Avant de placer les premiers mots, les premières secondes de réécoute imprègnent définitivement le déroulé de mon écriture. Or, le sampling a cela de merveilleux qu’il peut être concret. Il s’habille d’instants sonores réels, partagés par beaucoup. Ces sons nous renvoient à la mémoire de nos autres sens.

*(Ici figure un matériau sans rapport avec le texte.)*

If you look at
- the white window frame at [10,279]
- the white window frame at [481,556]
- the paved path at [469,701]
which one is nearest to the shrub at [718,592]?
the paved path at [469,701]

Les premières secondes de Banba me renvoient heureux dans ma chambre d’enfant, patchwork familier de couleurs, textures et jouets. L’ambiance est au goûter d’anniversaire. On passe son temps à courir, l’excitation d’être avec ses copains. Musique ! Musique pour s’allonger dans l’herbe, pour reprendre son souffle et reposer ses genoux fraîchement teintés de vert. C’est avec joie que je crois entendre ma maman poser de ces grands verres de limonade sur la table du jardin. Au simple bruit des glaçons s’entrechoquant, je pressens le jouissif contact froid et brûlant de la glace sur mes lèvres. Qu’il était bon le temps où la procrastination n’avait de sens que dans la bouche et dans l’esprit de nos parents.

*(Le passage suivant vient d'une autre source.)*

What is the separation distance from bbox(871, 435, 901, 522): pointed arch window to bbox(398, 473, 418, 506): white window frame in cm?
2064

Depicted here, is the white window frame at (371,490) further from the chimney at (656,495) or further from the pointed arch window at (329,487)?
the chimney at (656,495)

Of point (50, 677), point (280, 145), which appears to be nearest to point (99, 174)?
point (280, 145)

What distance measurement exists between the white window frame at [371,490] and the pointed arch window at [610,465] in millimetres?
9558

Mais ces temps de douce simplicité ne sont pas sans fin. Le texte nous rappelle à l’envie d’être grand, de trouver du sens, de défendre des convictions. Se définir, lutter pour se faire reconnaître et estimer. Changer le monde ou au moins essayer.

La conciliation de ces aspirations contraires n’est pas aisée. L’agilité du flow y parvient. Sautillante, la voix affiche son optimisme devant la mission qu’elle s’est donnée. Pour avancer, elle semble s’être extirpée de la peur et des doutes inhérents à sa quête. Les rythmiques chaloupées guident une course dansante et naturelle. Se parant parfois, pour ses moments de grâce, de brillants éclats d’exubérance cuivrée.

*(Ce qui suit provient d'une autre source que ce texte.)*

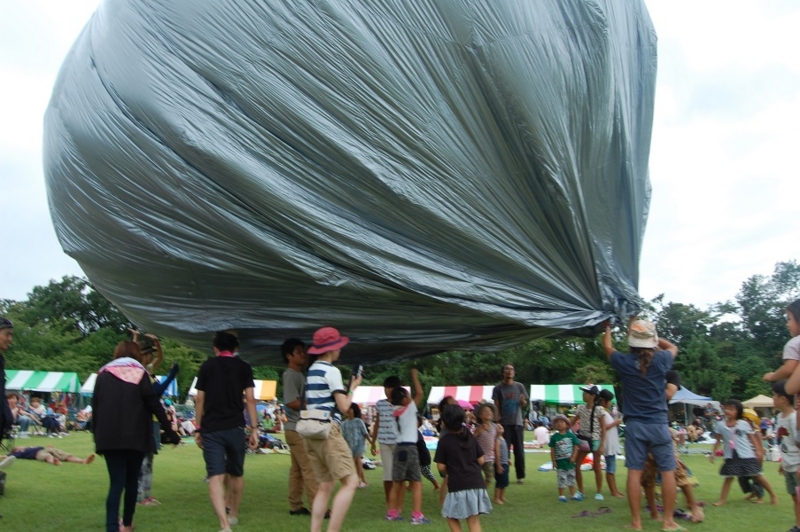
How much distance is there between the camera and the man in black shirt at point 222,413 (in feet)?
17.3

Pourtant … Aussi agréable cet EP puisse être, entre deux suaves pressions sur le clavier d’un Rhodes, je ne peux me défaire de ce petit quelque chose me laissant en bouche une sorte de parfum factice. Un peu comme ces publicités lisses et propres. Montrant de beaux jeunes gens cordiaux au visage gentil. Il y manque un contraste, le récit de moments plus sombres, pour que ces airs agréables ne se dissipent dans une naïve monotonie.

« Nnamdi Ogbonnaya », Pour goûter une glace aux parfums atypiques.

Drool, tel est le mot que j’ai découvert grâce à cet album. Répété comme un leitmotiv, je ne sais pas s’il faut chercher son interprétation. Je crois avoir peur de briser le mystère qui fait naître la magie, de nuire à l’attrait de l’ésotérisme.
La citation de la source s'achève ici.